Karl Marx, by the way, was “an excessive smoker of cigars from his student time until his death,“ according to a letter in the British Journal of Dermatology from July 2008. This letter includes a quotation from Franz Mehring, one of Marx’s biographers: “He was accustomed to say jokingly that his ‘Capital’ would not bring him in sufficient to pay for the cigars he had smoked whilst writing it. During the long years of poverty he undoubtedly had to put up with many inferior brands and, as a result, his passion for smoking certainly did his health no good, in fact, his doctor prohibited smoking on a number of occasions.”

My photo in this post is from 2006. I revised the text in 2023.

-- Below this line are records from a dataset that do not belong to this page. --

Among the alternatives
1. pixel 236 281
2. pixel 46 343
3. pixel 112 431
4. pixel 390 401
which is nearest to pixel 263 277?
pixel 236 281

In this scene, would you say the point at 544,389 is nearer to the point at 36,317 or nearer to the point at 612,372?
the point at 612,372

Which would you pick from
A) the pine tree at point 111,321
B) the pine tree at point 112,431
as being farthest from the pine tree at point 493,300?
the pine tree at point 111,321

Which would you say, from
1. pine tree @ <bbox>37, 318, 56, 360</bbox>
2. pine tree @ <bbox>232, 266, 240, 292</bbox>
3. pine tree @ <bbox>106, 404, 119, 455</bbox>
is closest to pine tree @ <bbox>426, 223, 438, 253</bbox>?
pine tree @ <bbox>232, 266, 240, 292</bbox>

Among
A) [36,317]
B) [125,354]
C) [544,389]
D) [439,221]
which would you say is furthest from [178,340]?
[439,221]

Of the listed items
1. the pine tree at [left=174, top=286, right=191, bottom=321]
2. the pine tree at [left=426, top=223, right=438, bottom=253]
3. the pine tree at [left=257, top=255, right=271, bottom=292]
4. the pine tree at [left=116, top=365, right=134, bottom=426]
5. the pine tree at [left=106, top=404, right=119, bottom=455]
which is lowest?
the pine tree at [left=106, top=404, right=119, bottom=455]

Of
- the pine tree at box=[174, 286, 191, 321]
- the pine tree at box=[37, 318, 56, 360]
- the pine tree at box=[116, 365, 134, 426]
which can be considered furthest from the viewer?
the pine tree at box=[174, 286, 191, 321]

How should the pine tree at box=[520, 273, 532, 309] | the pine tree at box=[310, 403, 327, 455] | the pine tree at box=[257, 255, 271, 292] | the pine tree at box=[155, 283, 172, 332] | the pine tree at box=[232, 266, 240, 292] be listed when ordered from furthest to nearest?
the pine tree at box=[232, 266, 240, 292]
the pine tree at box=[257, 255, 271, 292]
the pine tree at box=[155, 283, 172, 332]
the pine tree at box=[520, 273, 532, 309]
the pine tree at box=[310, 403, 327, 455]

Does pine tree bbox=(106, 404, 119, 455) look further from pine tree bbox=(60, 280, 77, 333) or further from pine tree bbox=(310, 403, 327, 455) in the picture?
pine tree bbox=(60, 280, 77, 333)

See more posts on the city of Saarbrücken, Germany.

6 thoughts on “Karl Marx Street in Saarbrücken”

    1. No, smoking has been prohibited in indoor public spaces for a number of years now. I forget when the change went into effect, but it was a great improvement in our quality of life. Also, the trains no longer have smoking cars.

  1. I remember seeing the vending machines when I first moved to Germany and being quite taken aback by them. The British health authorities were pushing a tougher anti-smoking line then, so it felt like a step back.

    I see a lot of young folk vaping now, so the card machine may be less popular but the health issue remains!